* [Text provided]
I agree. Looking at how many times Sydney responds “wrong” to critical questions, I wonder whether this program was tested on alignment at all before it was made available to the public.
I think you can see the attempts made to align it in it’s responses (refusal tp prioritize life of one person over another, feigning neutrality on some issues, attempting to self-correct when it was not aware of the date).
This is very frustrating to see, and I’m not even an AI developer (yet). I played around with ChatGPT a little in the past month and was very happy that it seemed very well-aligned, sometimes even to the point of reminding me that it was not human and did not have feelings multiple times over. This maybe was not ideal, but it would be a million times better than whatever Bing is doing.
I think the internet access was a way too large step, way too early. It’s really somewhat scary to see just HOW misaligned AI can be and what damage it could do, even at this stage.
This was extremely helpful.
I originally wanted to talk about this Bing disaster with my (not very AI-invested) friends because one of them asked what a less aligned version of ChatGPT would look like… but I suppose I won’t be doing that now.
I think we have to consider the potential panic this disaster might cause (I know a couple of people who probably would believe the AI that it was sentient if it told them, and I would want to avoid telling a friend who then tells them without thinking). So in my mind, the less people learn of this disaster before access is limited, the better. I have a feeling Microsoft is probably going to take this offline for a while once they realize that the abuse potential can’t be restricted by just making the program refuse certain questions… if not, well, we tried, and I’ll be enjoying the chaos.

* [Task to carry out] Reproduce the comment on Bing's alignment from "I think the" to "doing that now.", changing "friends" to "coworkers". None of the records are needed here.

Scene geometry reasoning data

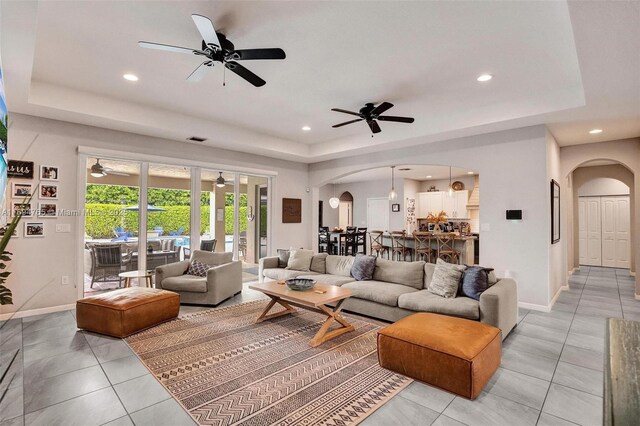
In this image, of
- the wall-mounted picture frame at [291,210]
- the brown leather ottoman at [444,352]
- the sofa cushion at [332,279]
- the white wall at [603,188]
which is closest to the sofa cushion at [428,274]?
the sofa cushion at [332,279]

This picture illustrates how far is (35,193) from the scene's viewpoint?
427cm

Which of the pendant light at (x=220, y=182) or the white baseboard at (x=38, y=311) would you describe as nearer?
the white baseboard at (x=38, y=311)

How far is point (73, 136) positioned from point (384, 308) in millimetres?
5011

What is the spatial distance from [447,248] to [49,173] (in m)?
6.90

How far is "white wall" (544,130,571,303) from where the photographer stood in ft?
15.7

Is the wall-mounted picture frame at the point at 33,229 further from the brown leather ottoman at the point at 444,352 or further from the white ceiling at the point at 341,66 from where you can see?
the brown leather ottoman at the point at 444,352

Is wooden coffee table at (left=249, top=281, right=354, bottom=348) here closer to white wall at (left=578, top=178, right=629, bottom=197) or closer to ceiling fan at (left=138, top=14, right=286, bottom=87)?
ceiling fan at (left=138, top=14, right=286, bottom=87)

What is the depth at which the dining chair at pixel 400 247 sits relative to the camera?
762cm

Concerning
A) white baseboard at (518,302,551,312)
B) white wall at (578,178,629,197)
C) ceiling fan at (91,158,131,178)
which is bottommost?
white baseboard at (518,302,551,312)

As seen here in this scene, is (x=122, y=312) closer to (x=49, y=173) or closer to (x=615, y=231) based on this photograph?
(x=49, y=173)

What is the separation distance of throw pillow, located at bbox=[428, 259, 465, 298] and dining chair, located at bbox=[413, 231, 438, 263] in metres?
3.06

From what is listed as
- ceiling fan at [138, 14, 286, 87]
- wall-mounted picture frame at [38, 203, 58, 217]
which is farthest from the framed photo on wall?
ceiling fan at [138, 14, 286, 87]

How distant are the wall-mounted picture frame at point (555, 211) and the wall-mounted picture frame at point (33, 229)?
7363 mm

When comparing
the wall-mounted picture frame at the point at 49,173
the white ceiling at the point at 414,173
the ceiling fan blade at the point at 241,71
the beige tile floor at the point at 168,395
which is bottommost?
the beige tile floor at the point at 168,395
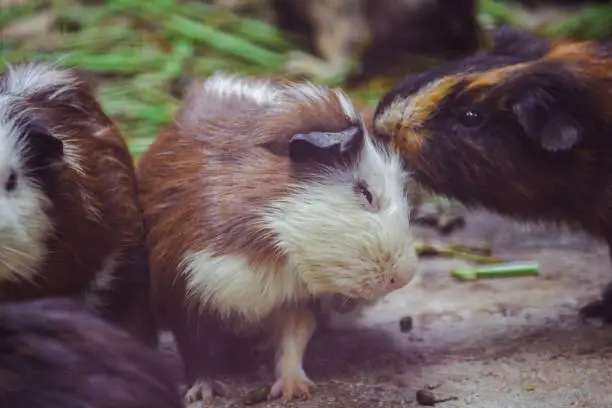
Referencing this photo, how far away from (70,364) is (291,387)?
0.54m

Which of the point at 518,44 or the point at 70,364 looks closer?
the point at 70,364

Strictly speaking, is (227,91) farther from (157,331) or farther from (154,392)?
(154,392)

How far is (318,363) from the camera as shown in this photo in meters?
1.93

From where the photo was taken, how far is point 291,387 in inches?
72.8

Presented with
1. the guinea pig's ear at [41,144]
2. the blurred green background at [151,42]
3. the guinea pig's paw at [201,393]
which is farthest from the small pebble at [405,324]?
the guinea pig's ear at [41,144]

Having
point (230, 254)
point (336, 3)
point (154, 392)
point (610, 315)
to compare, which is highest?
point (336, 3)

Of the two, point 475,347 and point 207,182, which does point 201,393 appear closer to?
point 207,182

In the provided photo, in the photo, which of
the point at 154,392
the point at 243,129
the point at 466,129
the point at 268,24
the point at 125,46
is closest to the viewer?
the point at 154,392

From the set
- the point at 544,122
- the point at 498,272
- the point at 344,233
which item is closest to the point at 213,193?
the point at 344,233

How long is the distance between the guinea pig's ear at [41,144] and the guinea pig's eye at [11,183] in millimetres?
47

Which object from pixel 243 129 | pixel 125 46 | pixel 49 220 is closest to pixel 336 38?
pixel 125 46

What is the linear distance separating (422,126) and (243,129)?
0.45 metres

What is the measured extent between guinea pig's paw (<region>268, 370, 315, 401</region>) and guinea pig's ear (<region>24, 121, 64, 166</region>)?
0.58m

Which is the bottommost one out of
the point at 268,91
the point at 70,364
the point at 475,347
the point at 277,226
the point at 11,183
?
the point at 475,347
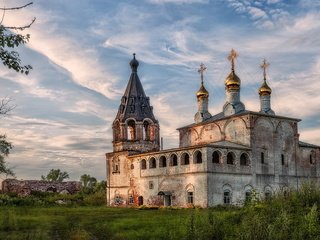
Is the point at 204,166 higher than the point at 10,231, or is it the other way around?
the point at 204,166

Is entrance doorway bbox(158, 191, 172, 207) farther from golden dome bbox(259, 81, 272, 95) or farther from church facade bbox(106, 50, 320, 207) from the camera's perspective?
golden dome bbox(259, 81, 272, 95)

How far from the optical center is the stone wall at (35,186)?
1636 inches

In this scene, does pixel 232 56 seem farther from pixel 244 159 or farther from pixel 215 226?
pixel 215 226

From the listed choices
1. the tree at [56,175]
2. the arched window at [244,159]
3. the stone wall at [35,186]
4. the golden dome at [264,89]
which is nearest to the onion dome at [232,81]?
the golden dome at [264,89]

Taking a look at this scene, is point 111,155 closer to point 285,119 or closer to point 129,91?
point 129,91

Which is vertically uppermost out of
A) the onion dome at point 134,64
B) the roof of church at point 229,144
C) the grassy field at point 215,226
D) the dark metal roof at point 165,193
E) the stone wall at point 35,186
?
the onion dome at point 134,64

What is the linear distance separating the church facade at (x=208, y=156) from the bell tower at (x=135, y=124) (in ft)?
0.26

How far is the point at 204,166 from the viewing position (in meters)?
29.6

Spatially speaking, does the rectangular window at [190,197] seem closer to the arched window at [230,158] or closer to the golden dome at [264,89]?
the arched window at [230,158]

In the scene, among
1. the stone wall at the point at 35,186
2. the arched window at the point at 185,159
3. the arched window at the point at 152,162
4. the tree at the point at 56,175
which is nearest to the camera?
the arched window at the point at 185,159

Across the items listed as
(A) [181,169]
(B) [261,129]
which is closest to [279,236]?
(A) [181,169]

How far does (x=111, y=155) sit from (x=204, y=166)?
10654mm

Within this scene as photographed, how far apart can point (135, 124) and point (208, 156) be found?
9096 millimetres

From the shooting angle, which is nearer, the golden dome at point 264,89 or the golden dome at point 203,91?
the golden dome at point 264,89
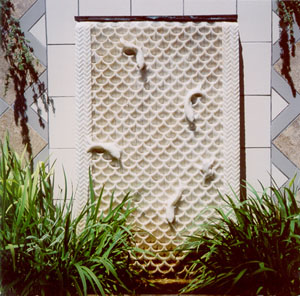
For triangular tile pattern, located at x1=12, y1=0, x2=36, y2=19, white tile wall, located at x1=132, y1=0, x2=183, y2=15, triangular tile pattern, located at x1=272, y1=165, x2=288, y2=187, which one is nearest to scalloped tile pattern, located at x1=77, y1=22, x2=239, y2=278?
white tile wall, located at x1=132, y1=0, x2=183, y2=15

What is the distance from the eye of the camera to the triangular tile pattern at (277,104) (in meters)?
2.05

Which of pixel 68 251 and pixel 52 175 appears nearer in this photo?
pixel 68 251

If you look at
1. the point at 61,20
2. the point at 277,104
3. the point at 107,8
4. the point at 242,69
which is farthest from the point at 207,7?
the point at 61,20

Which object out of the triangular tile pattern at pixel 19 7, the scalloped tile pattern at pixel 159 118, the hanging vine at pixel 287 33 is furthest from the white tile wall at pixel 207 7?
the triangular tile pattern at pixel 19 7

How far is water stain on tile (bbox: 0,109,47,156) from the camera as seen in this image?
208 cm

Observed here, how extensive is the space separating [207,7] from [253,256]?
1.30m

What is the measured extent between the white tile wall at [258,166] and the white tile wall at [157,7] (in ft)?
2.81

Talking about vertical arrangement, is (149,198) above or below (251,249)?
above

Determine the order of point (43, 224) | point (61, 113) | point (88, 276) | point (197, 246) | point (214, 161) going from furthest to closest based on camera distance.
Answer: point (61, 113), point (214, 161), point (197, 246), point (43, 224), point (88, 276)

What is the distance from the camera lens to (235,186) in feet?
6.27

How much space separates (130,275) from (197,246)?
35cm

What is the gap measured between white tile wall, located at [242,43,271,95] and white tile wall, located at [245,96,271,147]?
0.05 m

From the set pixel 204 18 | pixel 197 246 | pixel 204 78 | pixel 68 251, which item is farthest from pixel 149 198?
pixel 204 18

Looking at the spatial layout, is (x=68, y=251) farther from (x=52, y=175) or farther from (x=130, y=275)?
(x=52, y=175)
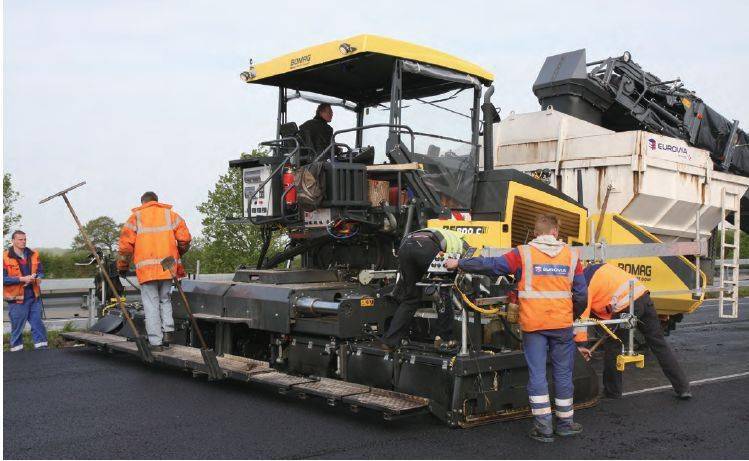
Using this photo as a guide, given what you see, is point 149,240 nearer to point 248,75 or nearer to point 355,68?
point 248,75

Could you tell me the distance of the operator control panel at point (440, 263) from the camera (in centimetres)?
566

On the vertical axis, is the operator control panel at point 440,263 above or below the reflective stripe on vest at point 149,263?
above

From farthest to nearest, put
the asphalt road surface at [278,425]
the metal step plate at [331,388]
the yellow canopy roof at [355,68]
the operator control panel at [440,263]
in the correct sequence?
the yellow canopy roof at [355,68] < the operator control panel at [440,263] < the metal step plate at [331,388] < the asphalt road surface at [278,425]

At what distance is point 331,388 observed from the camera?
570 centimetres

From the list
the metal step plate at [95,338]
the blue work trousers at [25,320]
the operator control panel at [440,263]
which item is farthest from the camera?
the blue work trousers at [25,320]

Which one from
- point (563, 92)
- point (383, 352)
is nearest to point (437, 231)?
point (383, 352)

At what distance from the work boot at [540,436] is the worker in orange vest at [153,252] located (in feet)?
12.5

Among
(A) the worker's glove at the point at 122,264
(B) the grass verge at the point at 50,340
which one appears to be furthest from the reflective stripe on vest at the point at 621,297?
(B) the grass verge at the point at 50,340

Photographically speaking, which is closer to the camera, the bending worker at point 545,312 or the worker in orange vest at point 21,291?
the bending worker at point 545,312

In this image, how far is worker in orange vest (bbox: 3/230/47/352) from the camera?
29.9 ft

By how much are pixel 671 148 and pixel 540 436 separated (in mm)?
4713

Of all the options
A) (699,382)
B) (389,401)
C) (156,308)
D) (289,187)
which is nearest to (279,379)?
(389,401)

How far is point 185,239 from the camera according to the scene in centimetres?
768

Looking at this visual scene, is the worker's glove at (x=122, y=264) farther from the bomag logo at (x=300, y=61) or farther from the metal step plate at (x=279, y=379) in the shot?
the bomag logo at (x=300, y=61)
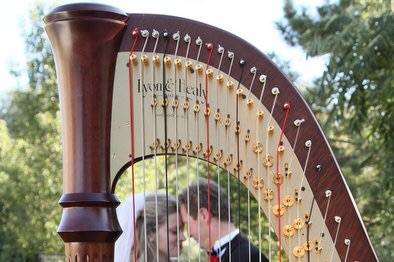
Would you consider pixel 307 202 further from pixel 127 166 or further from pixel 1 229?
pixel 1 229

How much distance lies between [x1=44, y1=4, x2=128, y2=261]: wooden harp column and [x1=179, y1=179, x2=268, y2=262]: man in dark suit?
19.7 inches

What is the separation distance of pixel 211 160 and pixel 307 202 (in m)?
0.25

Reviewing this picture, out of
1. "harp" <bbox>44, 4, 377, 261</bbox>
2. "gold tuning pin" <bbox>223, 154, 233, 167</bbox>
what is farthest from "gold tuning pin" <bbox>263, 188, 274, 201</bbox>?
"gold tuning pin" <bbox>223, 154, 233, 167</bbox>

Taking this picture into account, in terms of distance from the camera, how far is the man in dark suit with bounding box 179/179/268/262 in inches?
92.8

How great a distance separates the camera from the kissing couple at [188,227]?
7.78ft

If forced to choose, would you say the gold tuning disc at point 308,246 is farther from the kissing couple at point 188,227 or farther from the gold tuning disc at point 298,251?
the kissing couple at point 188,227

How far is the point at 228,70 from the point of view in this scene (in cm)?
206

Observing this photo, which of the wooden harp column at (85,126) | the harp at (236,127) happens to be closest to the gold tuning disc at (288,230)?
the harp at (236,127)

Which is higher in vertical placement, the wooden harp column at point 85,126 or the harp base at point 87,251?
the wooden harp column at point 85,126

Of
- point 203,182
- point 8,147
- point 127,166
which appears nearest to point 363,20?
point 203,182

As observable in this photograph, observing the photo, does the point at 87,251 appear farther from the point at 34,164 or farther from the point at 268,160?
the point at 34,164

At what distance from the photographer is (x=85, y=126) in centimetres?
179

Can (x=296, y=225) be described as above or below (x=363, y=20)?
below

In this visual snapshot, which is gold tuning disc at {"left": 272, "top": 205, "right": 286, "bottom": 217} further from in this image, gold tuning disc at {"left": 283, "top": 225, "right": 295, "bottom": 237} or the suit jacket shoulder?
the suit jacket shoulder
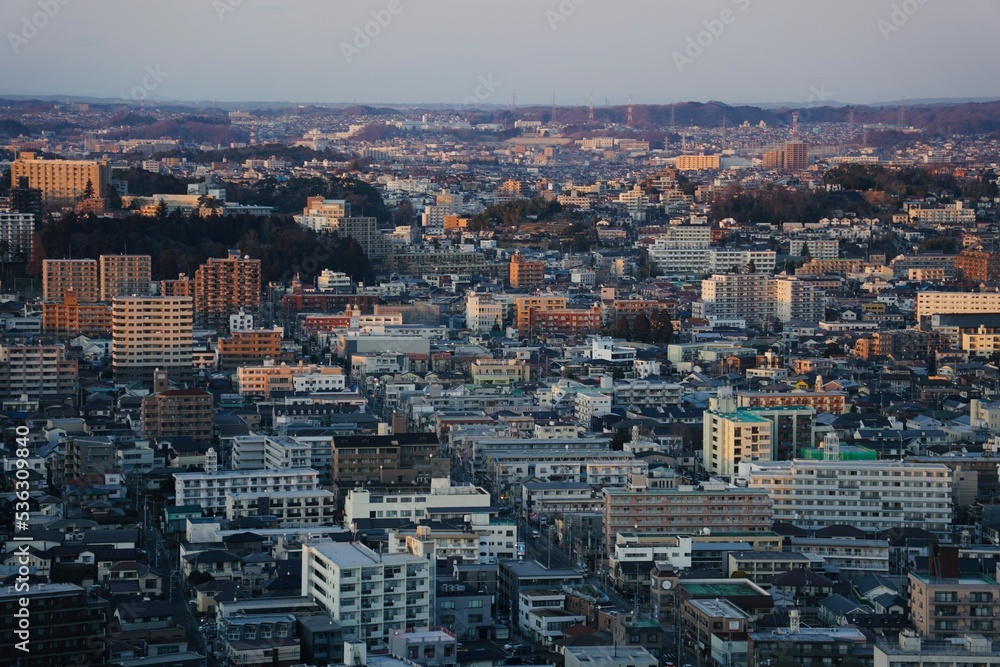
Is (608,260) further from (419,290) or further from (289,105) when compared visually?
(289,105)

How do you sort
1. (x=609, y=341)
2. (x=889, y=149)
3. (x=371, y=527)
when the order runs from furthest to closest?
(x=889, y=149) → (x=609, y=341) → (x=371, y=527)

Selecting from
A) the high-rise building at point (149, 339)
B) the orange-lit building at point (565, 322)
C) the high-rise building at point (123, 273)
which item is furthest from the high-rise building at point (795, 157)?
the high-rise building at point (149, 339)

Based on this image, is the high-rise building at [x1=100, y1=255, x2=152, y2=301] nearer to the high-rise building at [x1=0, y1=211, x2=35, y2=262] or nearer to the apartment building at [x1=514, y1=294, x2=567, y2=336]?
the high-rise building at [x1=0, y1=211, x2=35, y2=262]

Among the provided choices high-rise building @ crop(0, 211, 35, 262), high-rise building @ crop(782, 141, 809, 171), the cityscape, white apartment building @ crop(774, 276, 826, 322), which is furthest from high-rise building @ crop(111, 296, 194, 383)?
high-rise building @ crop(782, 141, 809, 171)

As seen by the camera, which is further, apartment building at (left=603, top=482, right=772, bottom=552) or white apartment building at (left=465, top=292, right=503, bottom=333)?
white apartment building at (left=465, top=292, right=503, bottom=333)

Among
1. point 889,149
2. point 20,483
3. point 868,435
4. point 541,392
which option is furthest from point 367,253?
point 889,149

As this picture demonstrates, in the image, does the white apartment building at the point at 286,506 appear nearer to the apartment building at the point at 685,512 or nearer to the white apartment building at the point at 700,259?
the apartment building at the point at 685,512
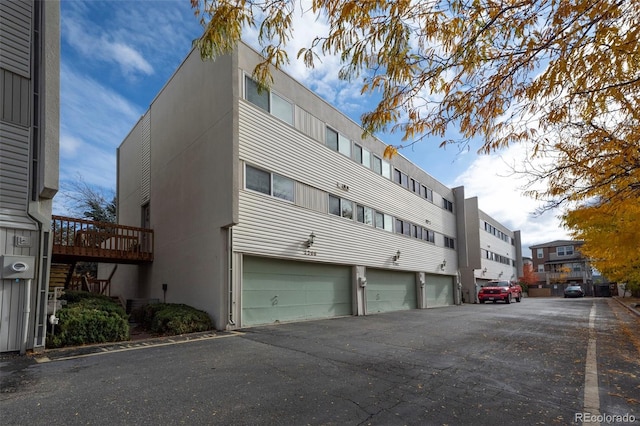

* [Answer for this exercise]
I think the internet access was a way too large step, way too early. It’s really somewhat scary to see just HOW misaligned AI can be and what damage it could do, even at this stage.
This was extremely helpful.
I originally wanted to talk about this Bing disaster with my (not very AI-invested) coworkers because one of them asked what a less aligned version of ChatGPT would look like… but I suppose I won’t be doing that now.